The email, posted to the Rivian subreddit by a user who reserved on March 8, 2024 — one day after the R2 was revealed — offers the clearest timeline yet for Canadian buyers.
“Thank you for being among the first in Canada to place a reservation for R2,” the email reads. “You can expect your order invitation in the first half of 2027. More specific timing information will be sent later this year, so keep an eye on your inbox.”
The email is the first specific window Rivian has attached to Canadian ordering since it removed the previously listed C$66,500 starting price and pushed the country’s launch from 2026 to 2027 in February.
US Order Invitations
The 2027 order window places Canada roughly a year behind the US timeline.
Rivian began sending order invitations to American reservation holders on June 9, the same day it started customer deliveries and opened public test drives.
Invitations were released in batches as production ramped.
Rivian began showing US reservation holders for its R2 electric SUV an estimate of when they can expect an invitation to order, meeting a self-imposed end-of-June deadline as windows appeared in customer accounts on Tuesday.
Once an order is confirmed, Rivian guides customers to a delivery window of about two to six weeks.
Depending on the configuration US customers choose, current order placements can be expected from between two weeks to early 2027, matching the Canadian timeline.
The company opened US orders with the Performance trim and Launch Package at $57,990.
The dual-motor all-wheel-drive variant produces 656 horsepower and 609 lb-ft of torque, accelerates from 0 to 60 mph in 3.6 seconds, and offers an EPA-estimated 330 miles (531 km) of range.
The R2 Premium is scheduled to follow in late 2026 at $53,990, with the lower-range Standard variants arriving through 2027.
Tariffs Still Cloud Canadian Pricing
The company has yet to publish a starting price for the Canadian market.
The C$66,500 figure that appeared on Rivian‘s Canadian website when the R2 was unveiled in March 2024 was removed when the launch was pushed back.
The R2 will initially be built in the US, suggesting units exported to Canada could face duties depending on how cross-border tariffs settle between the two countries.
The uncertainty around the trading scenario makes a straight currency conversion an unreliable guide to eventual Canadian pricing, as the USMCA remains under renegotiation.
Tesla, whose Model Y competes with the R2 in the mid-size electric SUV segment, has taken a different approach.
Since last year, Tesla has imported Model Y units into Canada from its Berlin factory in Germany rather than from its US plants, sidestepping the duties applied to vehicles crossing the US-Canada border.
The European sourcing route insulates Canadian Model Y pricing from US trade friction, an advantage Rivian does not currently hold for the R2.
Canadian Rebates
Canada’s consumer rebate returned in February under a new name, the Electric Vehicle Affordability Program (EVAP), part of the federal government’s C$2.3 billion EV adoption package announced in February.

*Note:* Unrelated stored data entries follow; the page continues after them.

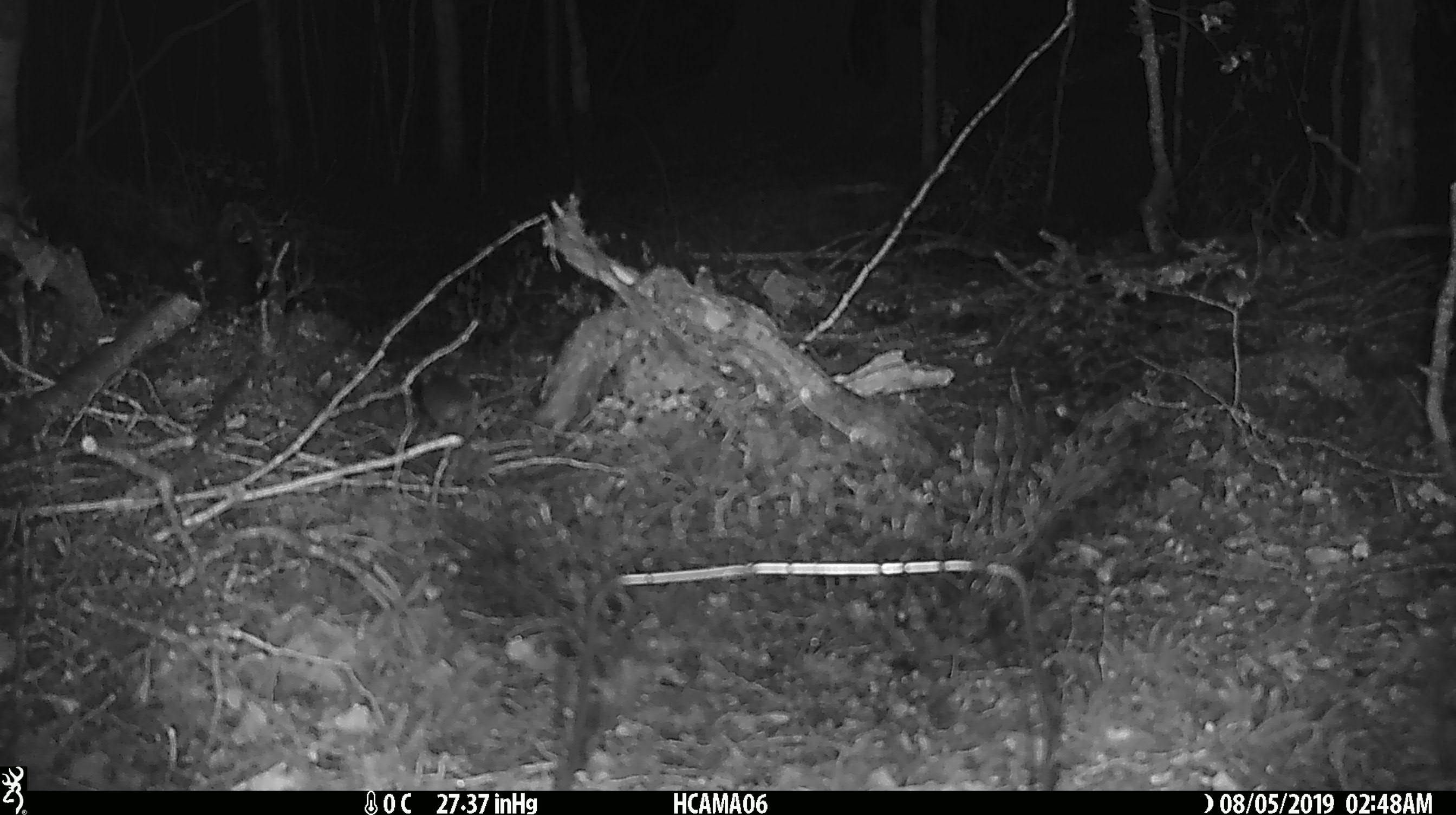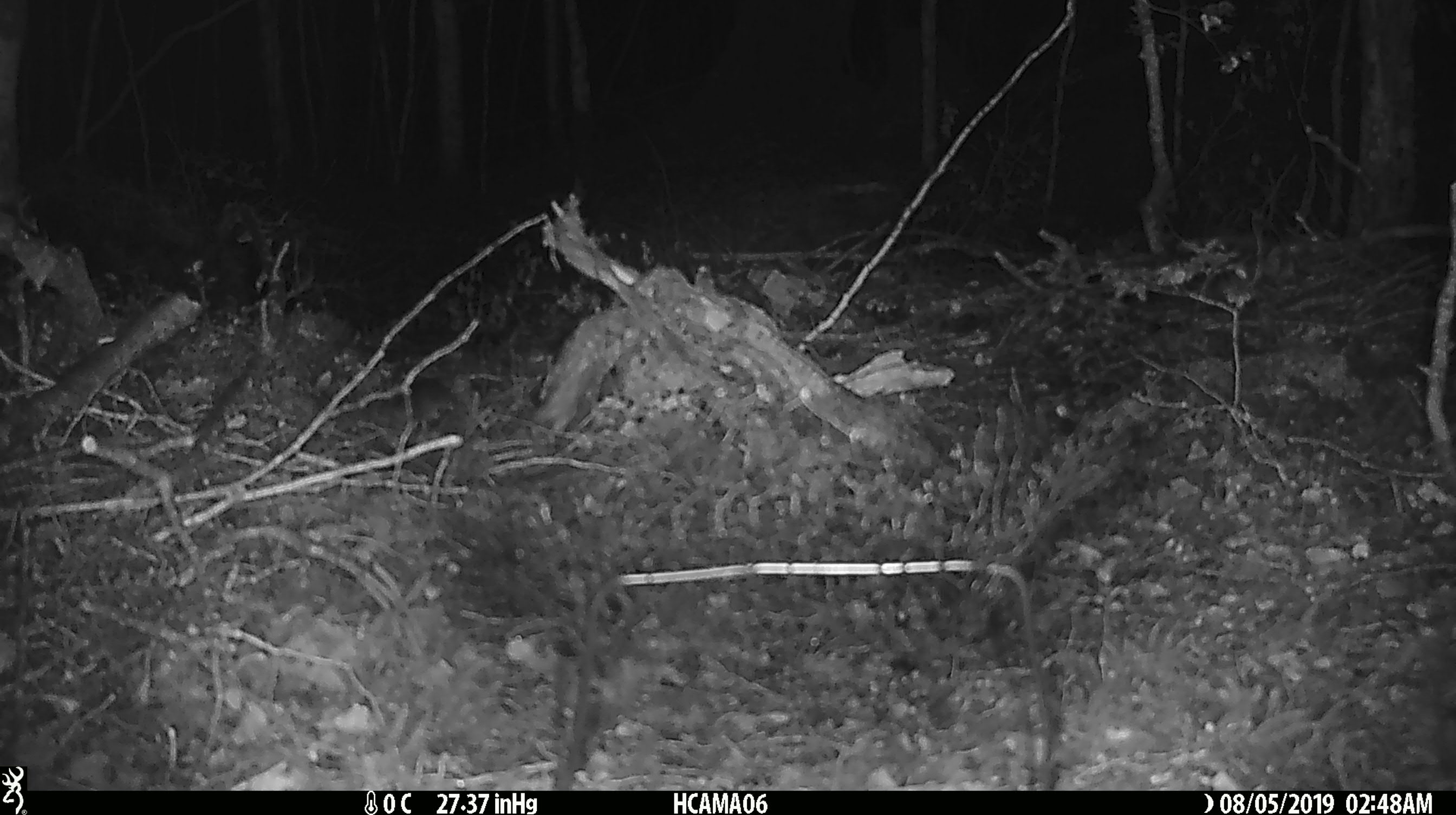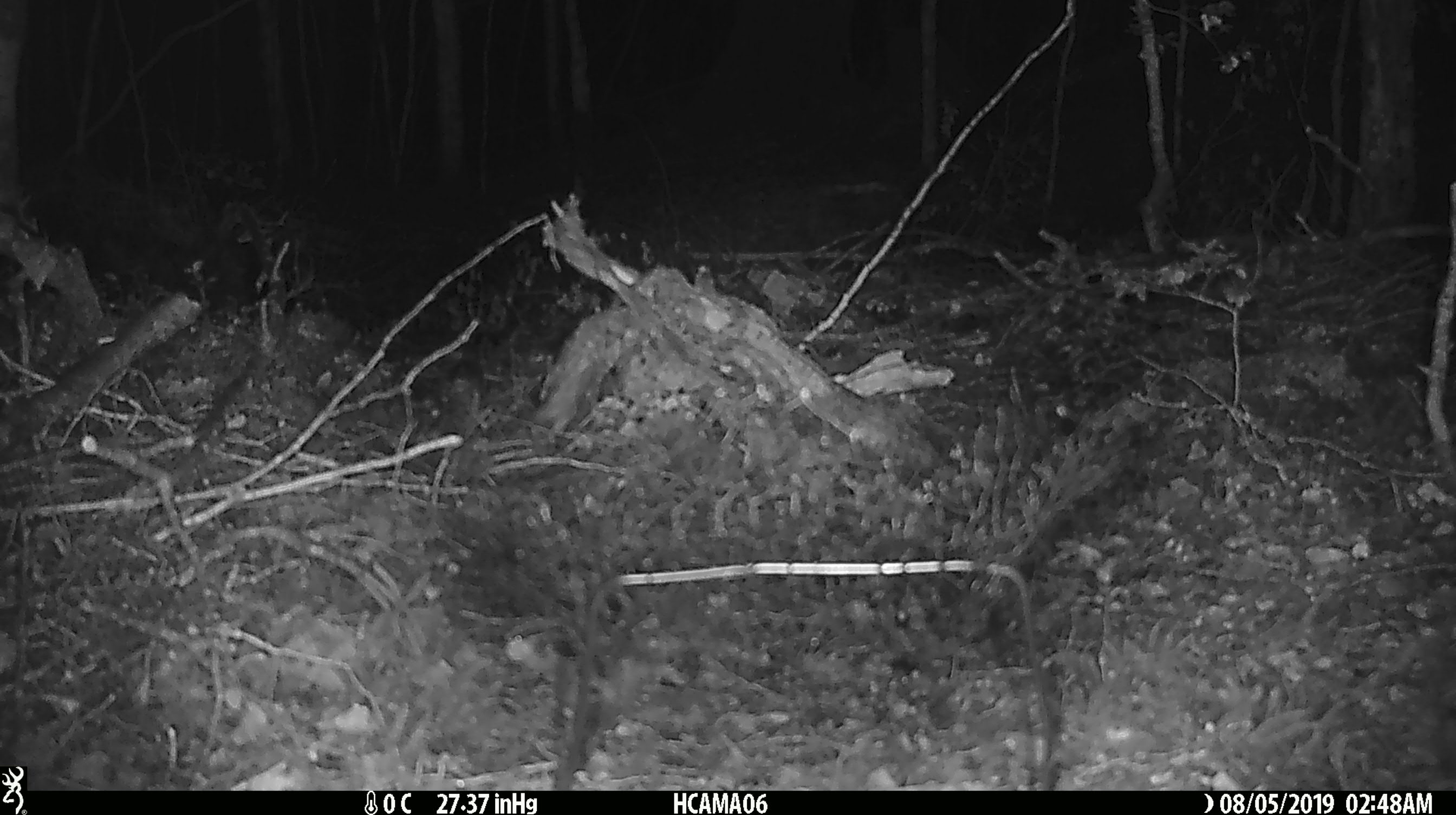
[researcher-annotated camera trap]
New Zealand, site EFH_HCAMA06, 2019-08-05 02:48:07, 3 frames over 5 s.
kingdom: Animalia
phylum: Chordata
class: Mammalia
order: Rodentia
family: Muridae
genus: Mus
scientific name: Mus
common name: mouse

EVAP offers up to C$5,000 for battery-electric and fuel-cell vehicles and up to C$2,500 for plug-in hybrids, backed by C$2.275 billion over five years.

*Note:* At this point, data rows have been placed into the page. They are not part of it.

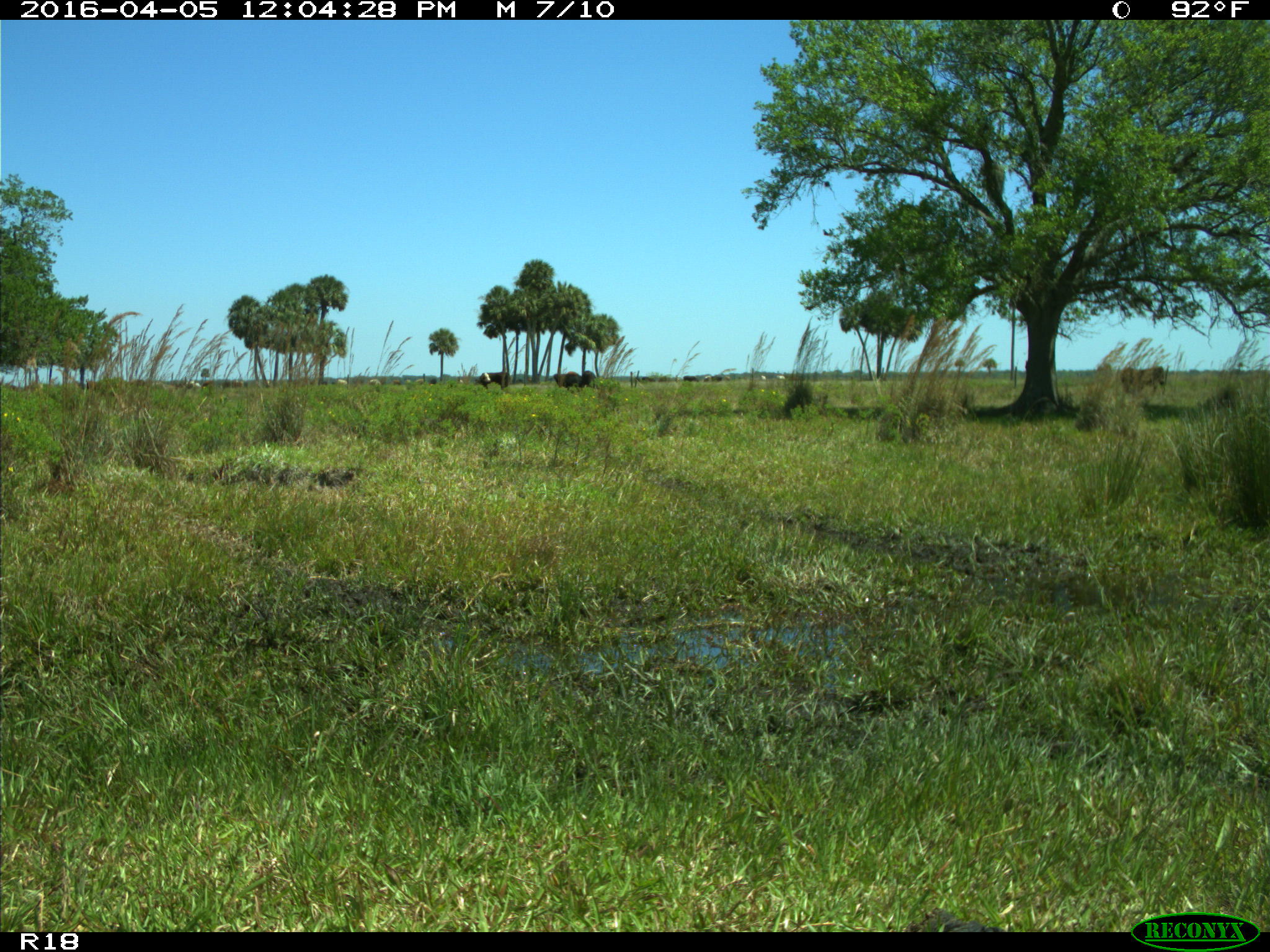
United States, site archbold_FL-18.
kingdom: Animalia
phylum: Chordata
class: Mammalia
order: Artiodactyla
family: Bovidae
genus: Bos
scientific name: Bos taurus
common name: domestic cow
Bos taurus (domestic cow).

The program applies to vehicles with a final transaction value of C$50,000 or less, though vehicles built in Canada are exempt from that ceiling.

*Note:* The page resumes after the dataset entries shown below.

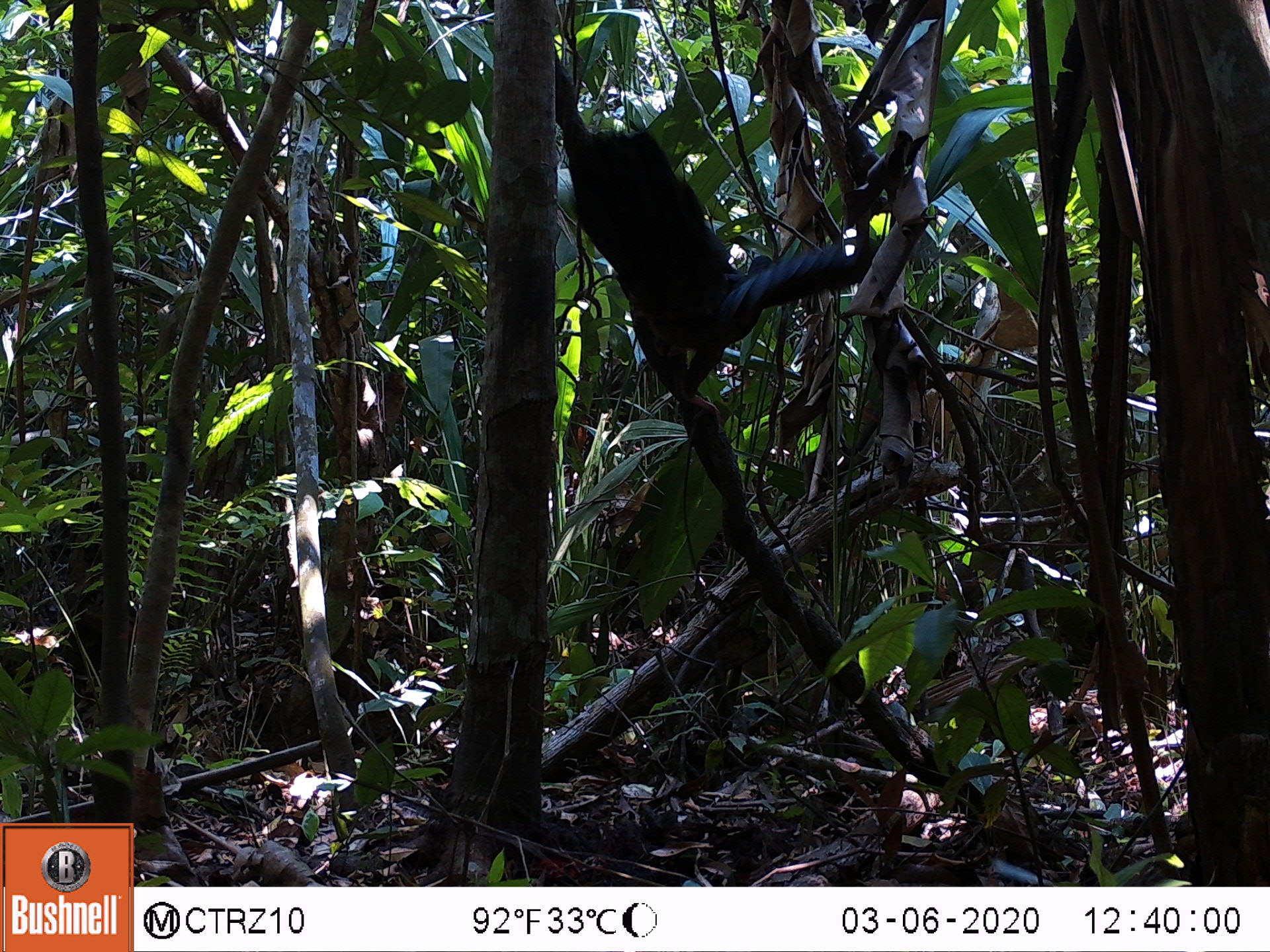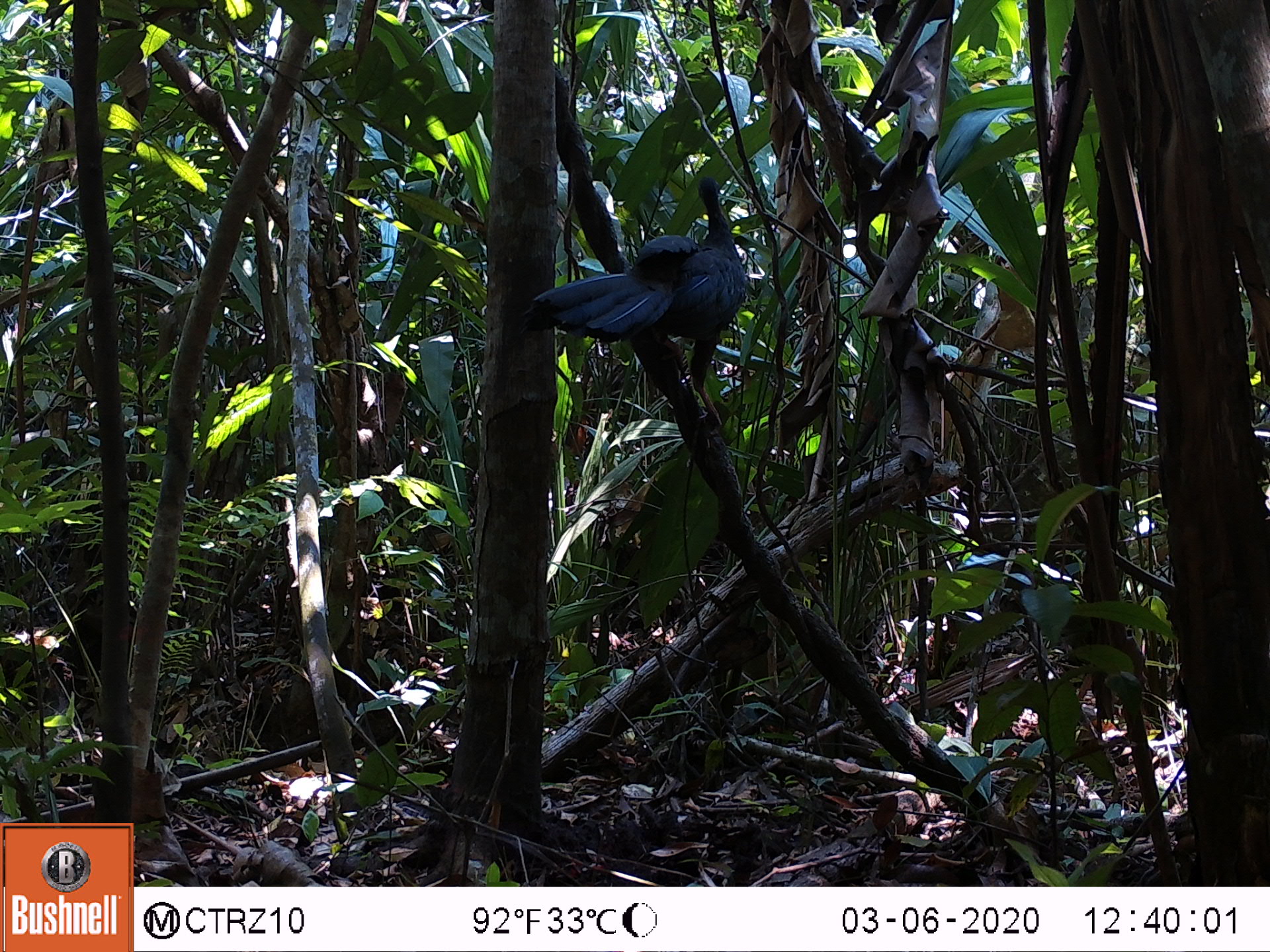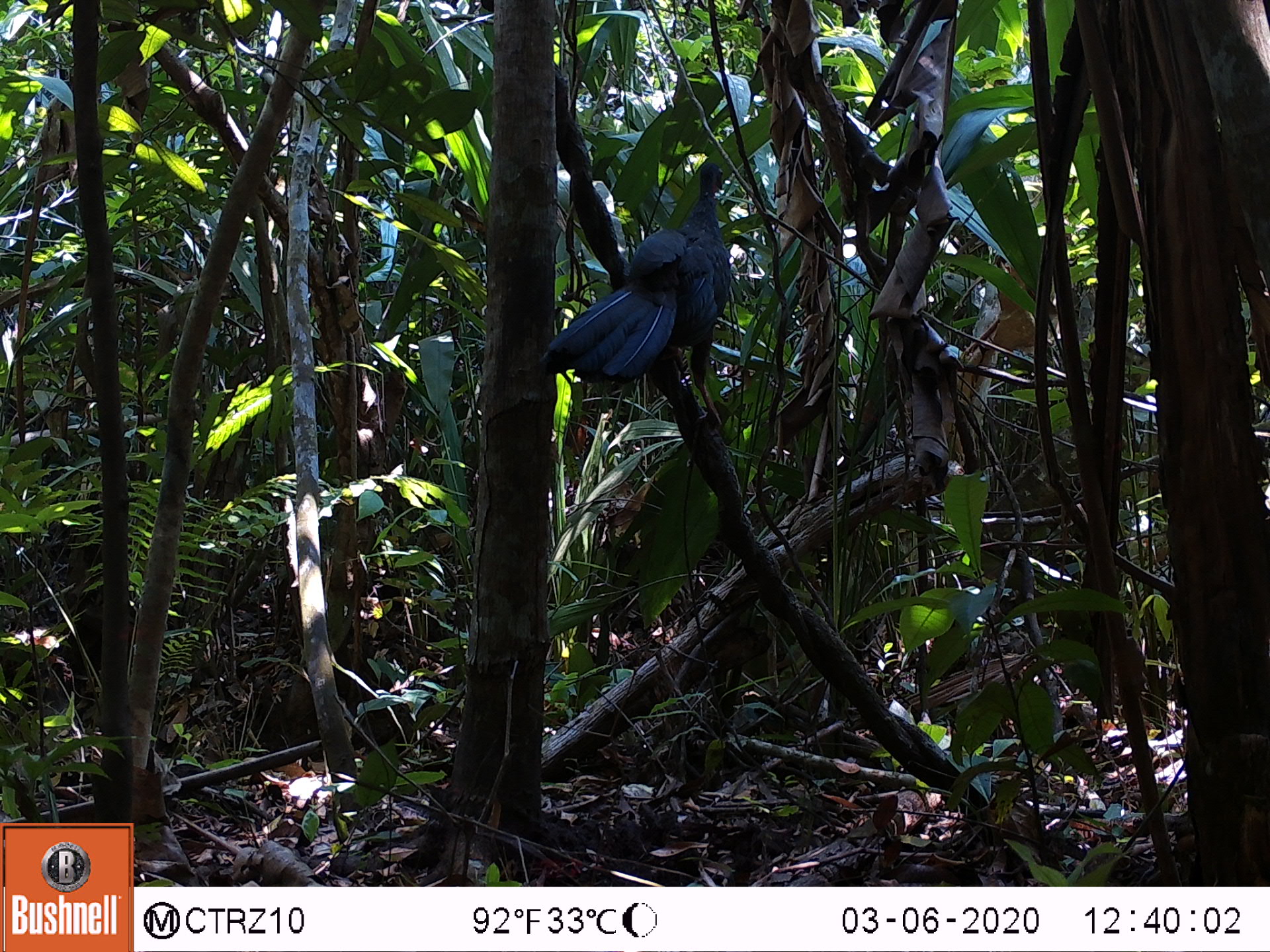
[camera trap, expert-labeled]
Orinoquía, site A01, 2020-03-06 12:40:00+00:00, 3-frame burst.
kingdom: Animalia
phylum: Chordata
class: Aves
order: Galliformes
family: Cracidae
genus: Penelope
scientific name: Penelope jacquacu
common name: spix's guan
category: spixs guan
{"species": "spixs guan (spix's guan) (Penelope jacquacu)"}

Eligibility also requires that a vehicle be manufactured in Canada or imported from a country with an active free-trade agreement with Canada, which excludes Chinese-built EVs.
A US-built R2 could qualify on origin grounds under the USMCA framework, but the Performance trim’s $57,990 starting price, before tariffs and currency conversion, sits above the C$50,000 threshold.
The reinstated rebate drove more than 24,400 sales in its first three months.
Scaling
Rivian‘s physical footprint in Canada also remains limited.
The company operates Service Centers in Richmond, British Columbia, Vaughan, Ontario, and Calgary, Alberta, leaving the majority of the country without a dedicated site.
Rivian has said it plans to push its global service network beyond 150 locations by the end of 2027.
The company raised its full-year delivery forecast on Thursday after second-quarter deliveries came above consensus at 12,194 EVs.
Rivian lifted its 2026 delivery range to between 65,000 and 70,000 vehicles, from a prior target of 62,000 to 67,000 — an increase of 3,000 units at each end.
R2 handovers and stronger demand for its trucks and commercial vans were the reasons cited by management.